(Records contained in a dataset)
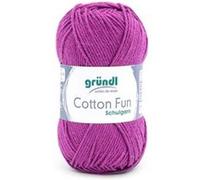 Fil à tricoter COTTON FUN - Gründl - certifié Oeko-Tex(...) - 21 Violet 21 Violet G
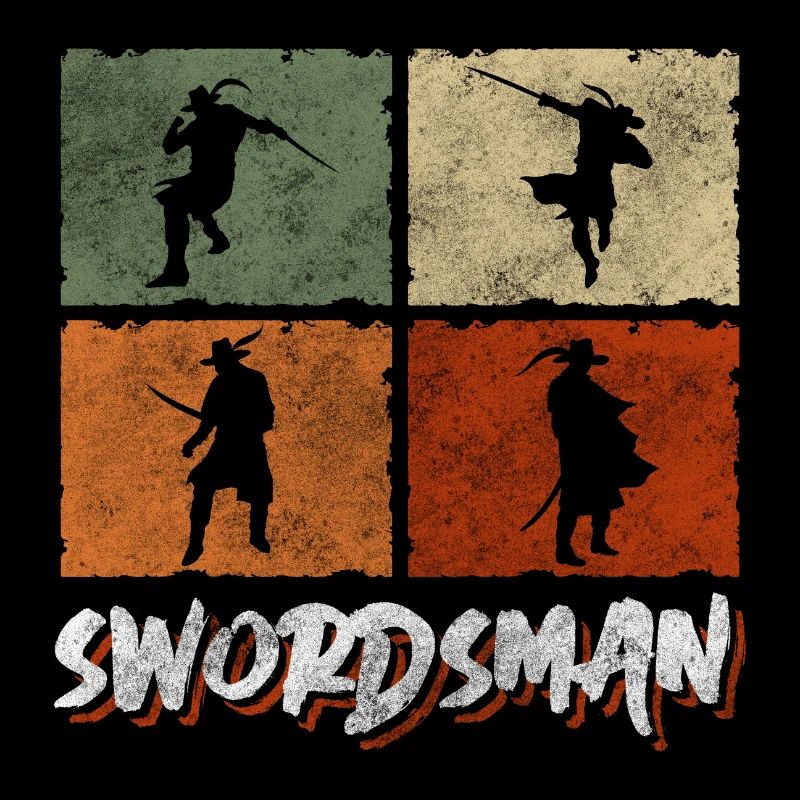 Swordsman Axe Kendo Victory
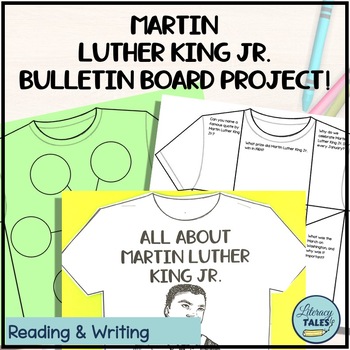 Preview of Martin Luther King Reading & Writing T-Shirt Design  Craft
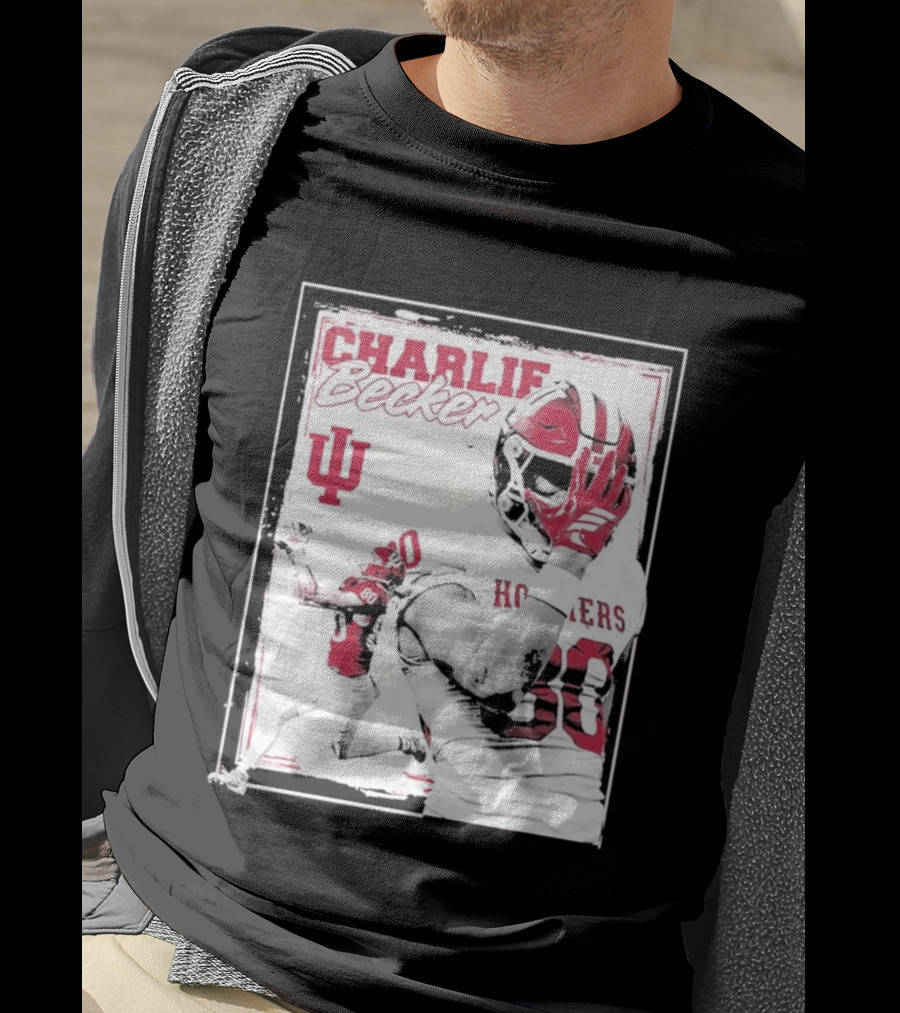 Charlie Becker Indiana Hoosiers Football Student Athlete #80 T-Shirt
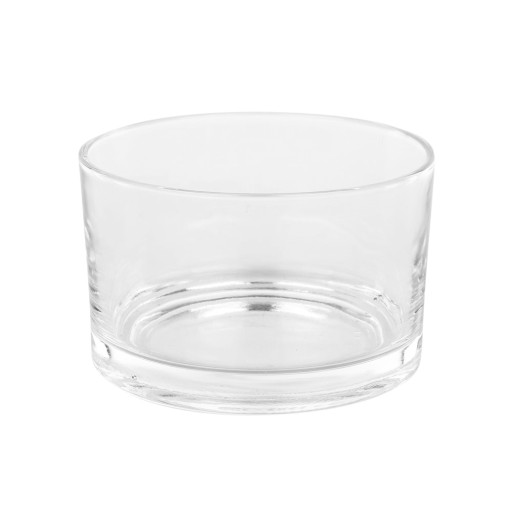 Edwanex sklenená miska na šalát, jednoduchá miska na šalát, 11 cm, 350 ml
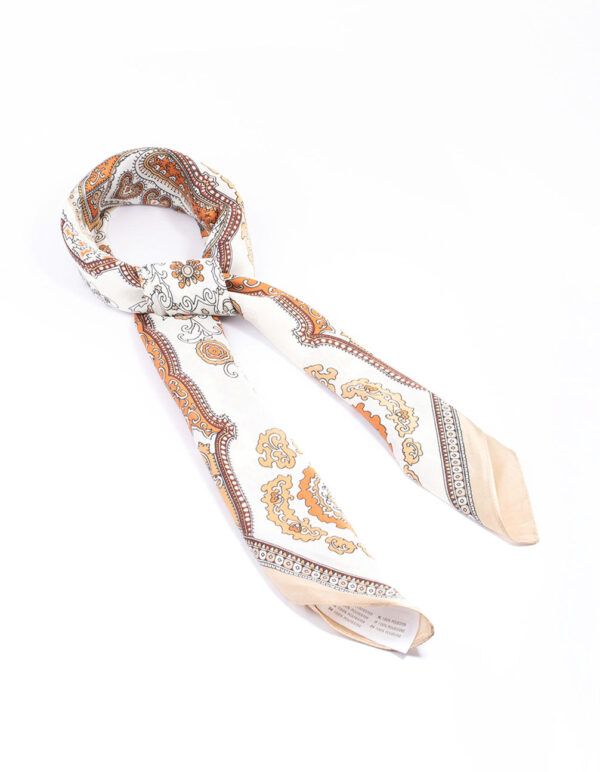Brown Fabric Western Scarf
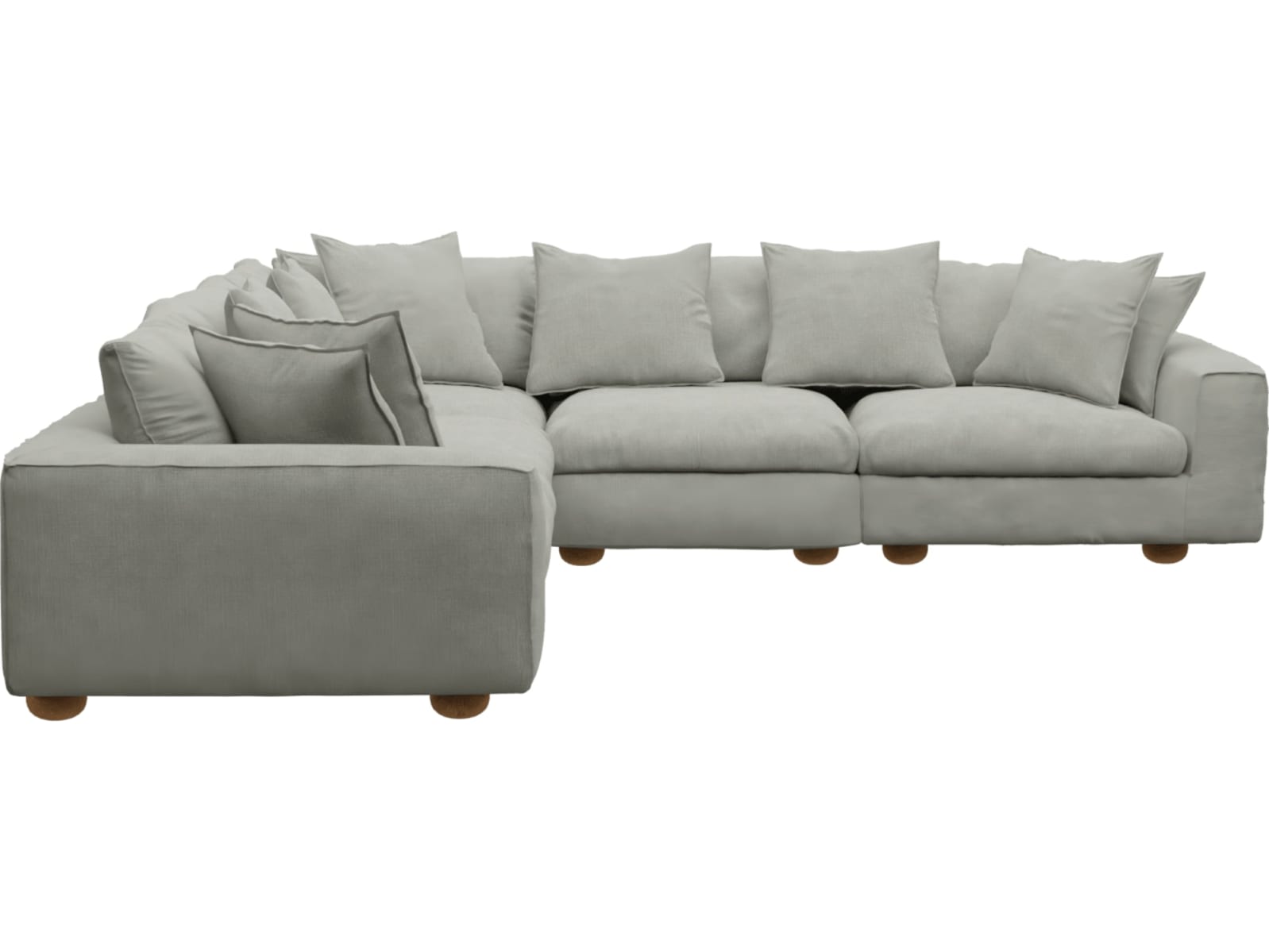 Tully Toorak Pebble Modular Sofa - 5 Piece color Toorak Pebble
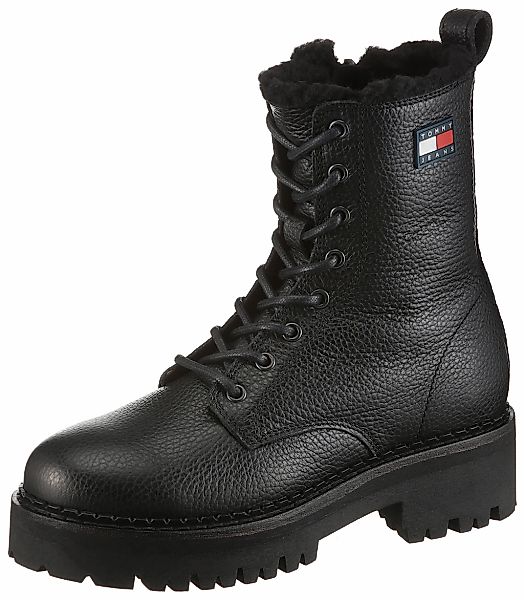 Tommy Jeans Winterboots "TJW URBAN LACEUP BOOT WL", Blockabsatz, Schnürboot günstig online kaufen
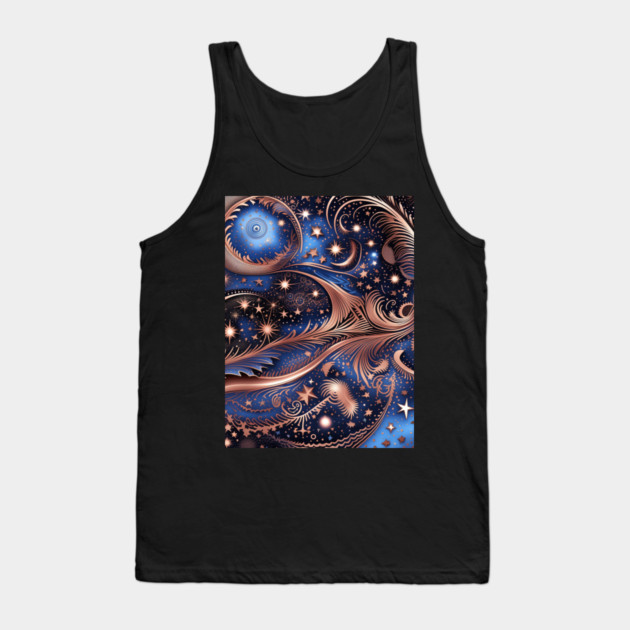 Other Worldly Designs- nebulas, stars, galaxies, planets with feathers Tank Top by BirdsnStuff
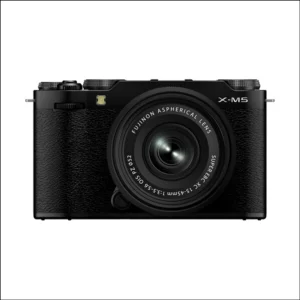 Fujifilm X-M5 Mirrorless Camera with XC 15–45mm F/3.5–5.6 Lens (Black)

> [EXERCISE AIM]: Output the text of every record above as a JSON list of strings, one string per record line, with blank lines omitted. Leave the pictures out.

> [OUTPUT OF THE TASK]:
[
  " Fil à tricoter COTTON FUN - Gründl - certifié Oeko-Tex(...) - 21 Violet 21 Violet G",
  " Swordsman Axe Kendo Victory",
  " Preview of Martin Luther King Reading & Writing T-Shirt Design  Craft",
  " Charlie Becker Indiana Hoosiers Football Student Athlete #80 T-Shirt",
  " Edwanex sklenená miska na šalát, jednoduchá miska na šalát, 11 cm, 350 ml",
  "Brown Fabric Western Scarf",
  " Tully Toorak Pebble Modular Sofa - 5 Piece color Toorak Pebble",
  " Tommy Jeans Winterboots \"TJW URBAN LACEUP BOOT WL\", Blockabsatz, Schnürboot günstig online kaufen",
  " Other Worldly Designs- nebulas, stars, galaxies, planets with feathers Tank Top by BirdsnStuff",
  " Fujifilm X-M5 Mirrorless Camera with XC 15–45mm F/3.5–5.6 Lens (Black)"
]